Unter dem Torbogen, der in den
Mittelhof führte, blieb ich einen Moment stehen und betrachtete den
blaugekachelten Springbrunnen. Bis zu unserem Einzug war er völlig verstopft
gewesen, aber ich hatte einen Fachmann gefunden, der ihn uns kostenlos
gereinigt hatte, und nun sprudelte das Wasser heiter im Licht der
Spätvormittagssonne. Die Höfe und kleinen Gärten rund um das Gebäude waren
voller Blumen — Hortensien, Azaleen, Poinsettias — dank einer Vorliebe unseres
Direktors für alles, was grünte und blühte.

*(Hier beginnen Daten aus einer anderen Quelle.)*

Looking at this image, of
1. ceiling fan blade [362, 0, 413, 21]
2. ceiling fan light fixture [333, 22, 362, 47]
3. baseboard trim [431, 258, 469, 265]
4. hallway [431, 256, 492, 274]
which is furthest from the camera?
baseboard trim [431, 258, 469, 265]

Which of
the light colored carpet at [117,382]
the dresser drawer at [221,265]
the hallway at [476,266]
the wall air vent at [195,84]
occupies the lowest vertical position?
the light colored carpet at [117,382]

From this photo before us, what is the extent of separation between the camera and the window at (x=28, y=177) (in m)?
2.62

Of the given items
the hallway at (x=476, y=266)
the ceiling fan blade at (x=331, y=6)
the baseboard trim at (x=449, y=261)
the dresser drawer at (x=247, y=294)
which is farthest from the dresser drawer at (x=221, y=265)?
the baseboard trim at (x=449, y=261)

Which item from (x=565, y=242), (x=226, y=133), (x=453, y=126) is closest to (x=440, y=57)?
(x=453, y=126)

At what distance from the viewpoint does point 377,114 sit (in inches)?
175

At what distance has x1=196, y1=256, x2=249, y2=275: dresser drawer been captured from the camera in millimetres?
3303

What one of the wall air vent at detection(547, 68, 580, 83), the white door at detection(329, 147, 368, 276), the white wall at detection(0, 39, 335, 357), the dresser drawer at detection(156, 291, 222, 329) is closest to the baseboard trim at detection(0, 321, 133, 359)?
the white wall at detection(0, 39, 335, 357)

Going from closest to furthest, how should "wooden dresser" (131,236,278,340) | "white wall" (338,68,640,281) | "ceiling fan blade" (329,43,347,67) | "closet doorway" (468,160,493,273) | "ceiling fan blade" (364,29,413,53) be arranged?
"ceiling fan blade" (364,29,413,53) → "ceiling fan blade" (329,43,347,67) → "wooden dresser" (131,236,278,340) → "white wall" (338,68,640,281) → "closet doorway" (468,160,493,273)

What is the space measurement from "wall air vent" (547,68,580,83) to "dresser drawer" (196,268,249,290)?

Einer seiner wenigen Vorzüge, dachte
ich, als ich ihn am Portal zu den Ausstellungsräumen stehen sah. Frank de Palma
war ein dicker, kraushaariger Mann, der trotz seiner Maßanzüge immer aussah,
als hätte er sich bei der Heilsarmee eingekleidet. Er stand da, die Hände auf
dem Rücken, und betrachtete, ähnlich wie ich eben, den Springbrunnen und dann
den Saal mit den Ausstellungsstücken aus der Kolonialzeit. Seine Krawatte saß
schief, das Hemd spannte über dem überhängenden Bauch, einer der Knöpfe war
aufgegangen, und durch den Spalt war schwabbeliges, dunkel behaartes Fleisch zu
sehen. Angewidert wandte ich mich ab.
Ich hätte Frank sein ungepflegtes
Äußeres verzeihen können, wenn er ein kompetenter Administrator gewesen wäre.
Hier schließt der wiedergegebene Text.